(Given instruction): Convert all of the material below into a JSON list of strings, with one string for each line and blank lines omitted.

━━ Exercise data

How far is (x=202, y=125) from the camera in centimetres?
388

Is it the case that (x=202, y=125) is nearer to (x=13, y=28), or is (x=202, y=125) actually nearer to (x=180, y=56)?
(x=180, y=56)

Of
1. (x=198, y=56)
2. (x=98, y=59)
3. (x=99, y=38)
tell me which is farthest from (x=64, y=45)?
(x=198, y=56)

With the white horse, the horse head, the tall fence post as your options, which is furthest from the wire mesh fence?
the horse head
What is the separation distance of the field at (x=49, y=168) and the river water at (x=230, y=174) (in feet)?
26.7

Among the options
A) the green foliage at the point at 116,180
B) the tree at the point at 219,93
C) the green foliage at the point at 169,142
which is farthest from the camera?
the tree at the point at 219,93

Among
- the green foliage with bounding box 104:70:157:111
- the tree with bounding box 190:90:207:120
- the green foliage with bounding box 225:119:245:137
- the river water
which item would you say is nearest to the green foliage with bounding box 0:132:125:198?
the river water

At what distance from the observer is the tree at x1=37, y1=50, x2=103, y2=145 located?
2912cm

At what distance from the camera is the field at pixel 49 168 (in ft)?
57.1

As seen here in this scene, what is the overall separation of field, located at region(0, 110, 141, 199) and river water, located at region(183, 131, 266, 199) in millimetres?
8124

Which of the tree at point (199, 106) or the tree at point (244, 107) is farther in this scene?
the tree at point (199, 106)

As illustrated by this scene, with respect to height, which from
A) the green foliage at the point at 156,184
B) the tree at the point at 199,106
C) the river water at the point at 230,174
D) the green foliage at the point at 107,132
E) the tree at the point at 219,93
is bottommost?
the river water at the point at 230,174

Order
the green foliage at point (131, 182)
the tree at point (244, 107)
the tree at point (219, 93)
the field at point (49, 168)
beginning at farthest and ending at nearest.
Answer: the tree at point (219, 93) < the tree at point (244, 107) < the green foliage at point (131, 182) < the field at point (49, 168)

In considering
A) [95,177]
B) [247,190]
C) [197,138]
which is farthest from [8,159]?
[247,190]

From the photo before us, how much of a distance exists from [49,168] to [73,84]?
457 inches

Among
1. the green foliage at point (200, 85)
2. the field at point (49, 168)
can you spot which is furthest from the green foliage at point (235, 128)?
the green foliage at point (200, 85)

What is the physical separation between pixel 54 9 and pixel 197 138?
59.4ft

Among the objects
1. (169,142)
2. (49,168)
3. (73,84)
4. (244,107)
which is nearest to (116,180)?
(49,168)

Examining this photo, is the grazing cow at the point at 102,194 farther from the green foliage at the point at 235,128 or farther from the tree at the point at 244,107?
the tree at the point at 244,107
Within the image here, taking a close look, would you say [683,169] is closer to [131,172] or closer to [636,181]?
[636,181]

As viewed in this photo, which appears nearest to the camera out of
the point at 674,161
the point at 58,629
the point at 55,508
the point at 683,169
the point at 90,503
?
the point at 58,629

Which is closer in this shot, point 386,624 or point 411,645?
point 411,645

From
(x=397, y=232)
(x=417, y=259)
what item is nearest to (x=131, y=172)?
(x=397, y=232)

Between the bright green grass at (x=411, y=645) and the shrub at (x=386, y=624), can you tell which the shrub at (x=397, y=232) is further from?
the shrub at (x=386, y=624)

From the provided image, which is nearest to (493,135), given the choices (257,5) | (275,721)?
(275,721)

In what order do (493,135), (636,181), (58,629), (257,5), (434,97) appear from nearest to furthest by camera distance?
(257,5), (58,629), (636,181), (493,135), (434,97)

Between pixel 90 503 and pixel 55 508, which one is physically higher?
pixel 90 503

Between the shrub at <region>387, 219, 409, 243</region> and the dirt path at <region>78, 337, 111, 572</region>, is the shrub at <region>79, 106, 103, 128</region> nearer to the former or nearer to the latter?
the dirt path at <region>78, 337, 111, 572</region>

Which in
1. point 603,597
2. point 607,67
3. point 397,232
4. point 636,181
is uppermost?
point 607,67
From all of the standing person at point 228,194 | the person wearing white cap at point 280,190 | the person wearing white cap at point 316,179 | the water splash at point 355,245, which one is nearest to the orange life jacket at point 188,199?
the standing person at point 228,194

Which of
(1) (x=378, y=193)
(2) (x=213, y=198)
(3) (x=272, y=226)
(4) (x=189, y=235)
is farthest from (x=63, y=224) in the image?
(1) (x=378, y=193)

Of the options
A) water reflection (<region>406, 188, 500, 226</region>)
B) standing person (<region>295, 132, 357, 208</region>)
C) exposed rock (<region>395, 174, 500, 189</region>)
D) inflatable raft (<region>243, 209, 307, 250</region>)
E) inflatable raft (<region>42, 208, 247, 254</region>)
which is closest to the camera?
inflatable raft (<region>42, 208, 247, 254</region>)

━━━━

(Written solution):
[
  "How far is (x=202, y=125) from the camera in centimetres?",
  "388",
  "Is it the case that (x=202, y=125) is nearer to (x=13, y=28), or is (x=202, y=125) actually nearer to (x=180, y=56)?",
  "(x=180, y=56)",
  "Of",
  "1. (x=198, y=56)",
  "2. (x=98, y=59)",
  "3. (x=99, y=38)",
  "tell me which is farthest from (x=64, y=45)?",
  "(x=198, y=56)",
  "With the white horse, the horse head, the tall fence post as your options, which is furthest from the wire mesh fence?",
  "the horse head",
  "What is the separation distance of the field at (x=49, y=168) and the river water at (x=230, y=174) (in feet)?",
  "26.7",
  "Among the options",
  "A) the green foliage at the point at 116,180",
  "B) the tree at the point at 219,93",
  "C) the green foliage at the point at 169,142",
  "which is farthest from the camera?",
  "the tree at the point at 219,93",
  "Among",
  "- the green foliage with bounding box 104:70:157:111",
  "- the tree with bounding box 190:90:207:120",
  "- the green foliage with bounding box 225:119:245:137",
  "- the river water",
  "which item would you say is nearest to the green foliage with bounding box 0:132:125:198?",
  "the river water",
  "At what distance from the observer is the tree at x1=37, y1=50, x2=103, y2=145 located?",
  "2912cm",
  "At what distance from the camera is the field at pixel 49 168 (in ft)?",
  "57.1",
  "As seen here in this scene, what is the overall separation of field, located at region(0, 110, 141, 199) and river water, located at region(183, 131, 266, 199) in millimetres?",
  "8124",
  "Which of the tree at point (199, 106) or the tree at point (244, 107) is farther in this scene?",
  "the tree at point (199, 106)",
  "As illustrated by this scene, with respect to height, which from",
  "A) the green foliage at the point at 156,184",
  "B) the tree at the point at 199,106",
  "C) the river water at the point at 230,174",
  "D) the green foliage at the point at 107,132",
  "E) the tree at the point at 219,93",
  "is bottommost?",
  "the river water at the point at 230,174",
  "Order",
  "the green foliage at point (131, 182)",
  "the tree at point (244, 107)",
  "the tree at point (219, 93)",
  "the field at point (49, 168)",
  "beginning at farthest and ending at nearest.",
  "Answer: the tree at point (219, 93) < the tree at point (244, 107) < the green foliage at point (131, 182) < the field at point (49, 168)",
  "In considering",
  "A) [95,177]",
  "B) [247,190]",
  "C) [197,138]",
  "which is farthest from [8,159]?",
  "[247,190]",
  "From the photo before us, how much of a distance exists from [49,168] to [73,84]?",
  "457 inches",
  "Among",
  "1. the green foliage at point (200, 85)",
  "2. the field at point (49, 168)",
  "can you spot which is furthest from the green foliage at point (235, 128)?",
  "the green foliage at point (200, 85)",
  "What is the physical separation between pixel 54 9 and pixel 197 138?",
  "59.4ft",
  "Among the objects",
  "1. (169,142)",
  "2. (49,168)",
  "3. (73,84)",
  "4. (244,107)",
  "which is nearest to (116,180)?",
  "(49,168)",
  "Examining this photo, is the grazing cow at the point at 102,194 farther from the green foliage at the point at 235,128 or farther from the tree at the point at 244,107?",
  "the tree at the point at 244,107",
  "Within the image here, taking a close look, would you say [683,169] is closer to [131,172] or closer to [636,181]?",
  "[636,181]",
  "As viewed in this photo, which appears nearest to the camera out of",
  "the point at 674,161",
  "the point at 58,629",
  "the point at 55,508",
  "the point at 683,169",
  "the point at 90,503",
  "?",
  "the point at 58,629",
  "Which is closer in this shot, point 386,624 or point 411,645?",
  "point 411,645",
  "From",
  "(x=397, y=232)",
  "(x=417, y=259)",
  "what item is nearest to (x=131, y=172)?",
  "(x=397, y=232)",
  "Between the bright green grass at (x=411, y=645) and the shrub at (x=386, y=624), can you tell which the shrub at (x=397, y=232) is further from?",
  "the shrub at (x=386, y=624)",
  "From the provided image, which is nearest to (493,135), given the choices (257,5) | (275,721)?",
  "(275,721)",
  "In what order do (493,135), (636,181), (58,629), (257,5), (434,97) appear from nearest to furthest by camera distance?",
  "(257,5), (58,629), (636,181), (493,135), (434,97)",
  "Between pixel 90 503 and pixel 55 508, which one is physically higher?",
  "pixel 90 503",
  "Between the shrub at <region>387, 219, 409, 243</region> and the dirt path at <region>78, 337, 111, 572</region>, is the shrub at <region>79, 106, 103, 128</region> nearer to the former or nearer to the latter?",
  "the dirt path at <region>78, 337, 111, 572</region>",
  "Which in",
  "1. point 603,597",
  "2. point 607,67",
  "3. point 397,232",
  "4. point 636,181",
  "is uppermost?",
  "point 607,67",
  "From all of the standing person at point 228,194 | the person wearing white cap at point 280,190 | the person wearing white cap at point 316,179 | the water splash at point 355,245, which one is nearest to the orange life jacket at point 188,199?",
  "the standing person at point 228,194",
  "Which of",
  "(1) (x=378, y=193)",
  "(2) (x=213, y=198)",
  "(3) (x=272, y=226)",
  "(4) (x=189, y=235)",
  "is farthest from (x=63, y=224) in the image?",
  "(1) (x=378, y=193)",
  "Of the options",
  "A) water reflection (<region>406, 188, 500, 226</region>)",
  "B) standing person (<region>295, 132, 357, 208</region>)",
  "C) exposed rock (<region>395, 174, 500, 189</region>)",
  "D) inflatable raft (<region>243, 209, 307, 250</region>)",
  "E) inflatable raft (<region>42, 208, 247, 254</region>)",
  "which is closest to the camera?",
  "inflatable raft (<region>42, 208, 247, 254</region>)"
]